How do you deal with categorical data? What should you do to be able to examine categorical data? While working on the Movie Project for Flatiron School, I came upon this problem when wanting to analyze the genres column. As shown below the genres column contain strings of different genres, but how can you analyze them?
Before we continue to investigate the genres column, we need to clean up the data set. The first thing we should do is to get rid of some of these columns because we are only interested in cleaning the genres categorical data. Therefore we will be running the code below to create a data frame containing only the primary title and genres column.
runtime_data = runtime_data[['primary_title', 'genres']]
Next we need to look at the data information by applying the function info() to our data frame. The function info() pulls up all the information in the data frame regarding the number of values and type of values in each column.
On the left we can see that our data frame contains two columns primary title and genres. Both columns are filled with object type data. However, our genres column seem to be missing values. Therefore, we need to clean up our data frame by either filling in those data with the correct genres or deleting the corresponding rows with missing data. Considering how large our data set is, we should remove these rows from our data by running the code below.
runtime_data = runtime_data.dropna()
After cleaning up the data set, we can see that the two columns contain the same number of non-null objects. Now we can focus on the genres column. As you can see above our genres column identify multiple genres that can describe the movie. But how do we use the genres column to do calculations? Let’s go through my thinking process and how I was able to change my data frame into something that can be analyzed.
When first coming upon this issue, I thought to “how do you identify categories in data frame?” To identify categories in data one would use True or False in other words using the number 1 for True or the number 0 for False. What do I want my code to do? I want my code to read each line and be able to assign the correct genre columns with the values 0 or 1.
My first attempt was to write a for loop that would read each row of the genres column and assign 1 or 0 if it is in the genres text or not. The code below first splits the text at each comma for each row in the genres column to create genres which stores a list of genres from the split up text. I was hoping that the next for loop in our code would run through the list and assign 1 to the corresponding genre column while in the same row.
for ind in runtime_data.index:
genres = runtime_data['genres'][ind].split(',')
for genre in genres:
runtime_data[genre] = 1
However, I ended up getting 1's in all the individual genre columns even if the genre wasn’t in the list. After that I thought maybe I need to specify the individual row that I am working on. So for my second attempt I changed my code by adding the corresponding row index at the end of my code shown below. But before running any changed code, I always reset the kernel so that it doesn’t save the previous results.
for ind in runtime_data.index:
genres = runtime_data['genres'][ind].split(',')
for genre in genres:
runtime_data[genre][ind] = 1
I ran the code and ended up getting the error KeyError: ‘Action’. This error basically tells me that they couldn’t assign the corresponding column and row the value of 1 because there is no such column. Therefore, we should create the genre columns with values of 0 before running the above code for this to work.

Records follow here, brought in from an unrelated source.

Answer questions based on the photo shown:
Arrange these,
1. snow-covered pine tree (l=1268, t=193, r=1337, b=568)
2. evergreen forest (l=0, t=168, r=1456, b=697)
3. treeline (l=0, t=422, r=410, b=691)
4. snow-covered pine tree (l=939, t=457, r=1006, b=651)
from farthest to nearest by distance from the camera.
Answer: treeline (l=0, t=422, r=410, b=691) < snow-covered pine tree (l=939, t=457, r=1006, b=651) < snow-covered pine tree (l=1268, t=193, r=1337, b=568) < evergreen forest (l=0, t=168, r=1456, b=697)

But how can you create the individual genre columns without knowing all the possible genres? I decided to review my previous codes because it managed to create all the individual columns with values of 1. Along with a few changes to the for loop above, I turned it into a function that would return back to us a list of all possible genres in the genres column when given a data frame as an argument.
def genre_list(data):
glist = []
for ind in data.index:
genres = data['genres'][ind].split(',')
for genre in genres:
if genre in glist:
continue
else:
glist.append(genre)
return glist
My next task was to somehow use the list of genres and turn them into individual genre columns in my data frame with values of 0. I decided to write another function that would basically run through my list of genres and create the columns.
def create_df(list_of_genres, data):
for genre in list_of_genres:
data[genre] = 0
return data
After running these two functions back to back, I managed to get my data frame’s individual genre columns to contain only 0’s in each row. Now all we have to do now is to run the code in my second attempt above. This will generate what I want which assigns one if a certain genre appears in the corresponding genres column. As you can see below, in genres column’s first row we have the string ‘Action, Crime, Drama.’ We now have values of 1 in the Action, Crime and Drama column in the first row and 0’s in the other genre columns. Our final result ended up with 1’s in the corresponding genre columns and 0’s in the rest.

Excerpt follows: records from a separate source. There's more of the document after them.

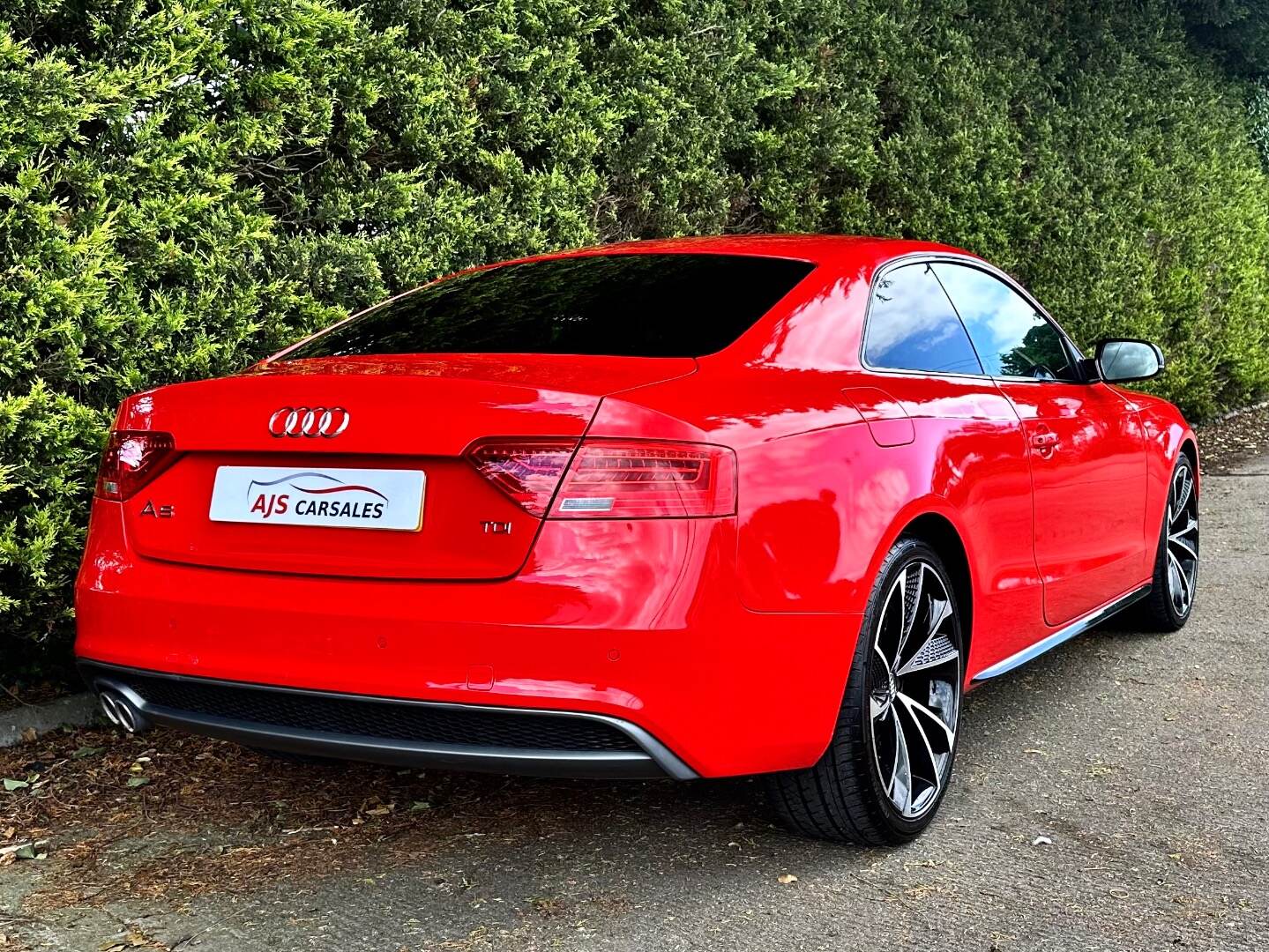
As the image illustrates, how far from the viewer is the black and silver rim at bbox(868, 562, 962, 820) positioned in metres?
3.26

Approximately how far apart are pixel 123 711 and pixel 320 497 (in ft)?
2.55

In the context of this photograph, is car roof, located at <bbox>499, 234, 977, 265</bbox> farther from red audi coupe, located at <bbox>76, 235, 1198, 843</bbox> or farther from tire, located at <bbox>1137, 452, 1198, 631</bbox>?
tire, located at <bbox>1137, 452, 1198, 631</bbox>

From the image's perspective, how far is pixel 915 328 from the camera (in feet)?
12.5

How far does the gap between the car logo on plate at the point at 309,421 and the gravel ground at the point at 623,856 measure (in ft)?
3.49

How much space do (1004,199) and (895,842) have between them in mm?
6956

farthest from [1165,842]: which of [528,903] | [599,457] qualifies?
[599,457]

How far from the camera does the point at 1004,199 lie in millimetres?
9344

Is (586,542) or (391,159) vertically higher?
(391,159)

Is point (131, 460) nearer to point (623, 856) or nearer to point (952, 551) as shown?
point (623, 856)

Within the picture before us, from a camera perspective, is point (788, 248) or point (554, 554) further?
point (788, 248)

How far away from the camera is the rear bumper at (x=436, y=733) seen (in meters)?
2.65

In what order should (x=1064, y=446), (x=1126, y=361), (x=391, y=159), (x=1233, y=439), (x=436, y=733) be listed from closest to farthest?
(x=436, y=733) → (x=1064, y=446) → (x=1126, y=361) → (x=391, y=159) → (x=1233, y=439)

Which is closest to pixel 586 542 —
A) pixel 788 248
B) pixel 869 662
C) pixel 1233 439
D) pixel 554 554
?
pixel 554 554

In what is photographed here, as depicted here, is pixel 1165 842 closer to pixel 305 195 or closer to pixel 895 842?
pixel 895 842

I later found out that this method of cleaning categorical data was called “One hot encoding.” One hot encoding is a process by which categorical data are converted into a form where we can quantify categorical data.
We can now count the correct amount of movies that are Dramas. For example, the genre column on the left shows there are 21486 movies with a Drama genre. However, if you look closely on the actual number of movies with the genre Drama is 49887. By cleaning categorical data we can now investigate and do calculations with the genres.